[start of DATA TO USE]

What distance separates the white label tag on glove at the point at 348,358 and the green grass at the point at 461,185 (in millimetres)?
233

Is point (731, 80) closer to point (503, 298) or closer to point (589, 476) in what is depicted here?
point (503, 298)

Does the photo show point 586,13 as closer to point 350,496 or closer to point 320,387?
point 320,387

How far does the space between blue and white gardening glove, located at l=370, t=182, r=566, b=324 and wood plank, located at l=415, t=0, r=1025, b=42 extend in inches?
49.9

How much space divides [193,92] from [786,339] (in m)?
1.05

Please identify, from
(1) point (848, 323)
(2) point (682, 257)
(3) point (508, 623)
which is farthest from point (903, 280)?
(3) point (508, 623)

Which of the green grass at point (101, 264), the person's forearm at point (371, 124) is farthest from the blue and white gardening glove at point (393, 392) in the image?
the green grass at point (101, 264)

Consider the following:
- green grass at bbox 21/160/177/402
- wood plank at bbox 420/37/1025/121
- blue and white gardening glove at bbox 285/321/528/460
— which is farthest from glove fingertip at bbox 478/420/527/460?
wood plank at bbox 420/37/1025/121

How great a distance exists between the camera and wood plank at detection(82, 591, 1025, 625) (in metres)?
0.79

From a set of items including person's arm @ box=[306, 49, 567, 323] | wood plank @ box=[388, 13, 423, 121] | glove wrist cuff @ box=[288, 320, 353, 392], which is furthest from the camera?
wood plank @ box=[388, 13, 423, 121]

[end of DATA TO USE]

TASK INSTRUCTIONS -
Write out all the entries above again, changing every "gardening glove" to "work glove" and leaving everything else as it is.

TASK OUTPUT -
What distance separates the white label tag on glove at the point at 348,358 and the green grass at the point at 461,185 (in millimetres)?
233

Is point (731, 80) closer to point (503, 298) or closer to point (589, 476) in what is depicted here?
point (503, 298)

Does the photo show point 586,13 as closer to point 350,496 or closer to point 320,387?
point 320,387

How far does the space between blue and white work glove, located at l=370, t=182, r=566, b=324 and wood plank, located at l=415, t=0, r=1025, b=42 extend in inches?
49.9

How much space divides [193,92] from [786,339] (in m)?
1.05

Please identify, from
(1) point (848, 323)
(2) point (682, 257)
(3) point (508, 623)
which is farthest from point (903, 280)?
(3) point (508, 623)

Which of the green grass at point (101, 264), the person's forearm at point (371, 124) is farthest from the blue and white work glove at point (393, 392) in the image?
the green grass at point (101, 264)

Consider the following:
- green grass at bbox 21/160/177/402
- wood plank at bbox 420/37/1025/121
- blue and white work glove at bbox 285/321/528/460
— which is farthest from glove fingertip at bbox 478/420/527/460?
wood plank at bbox 420/37/1025/121

How great a distance exists between the camera and wood plank at detection(82, 591, 1025, 625) (in metres)?
0.79

From a set of items including person's arm @ box=[306, 49, 567, 323] | wood plank @ box=[388, 13, 423, 121] | glove wrist cuff @ box=[288, 320, 353, 392], which is furthest from the camera?
wood plank @ box=[388, 13, 423, 121]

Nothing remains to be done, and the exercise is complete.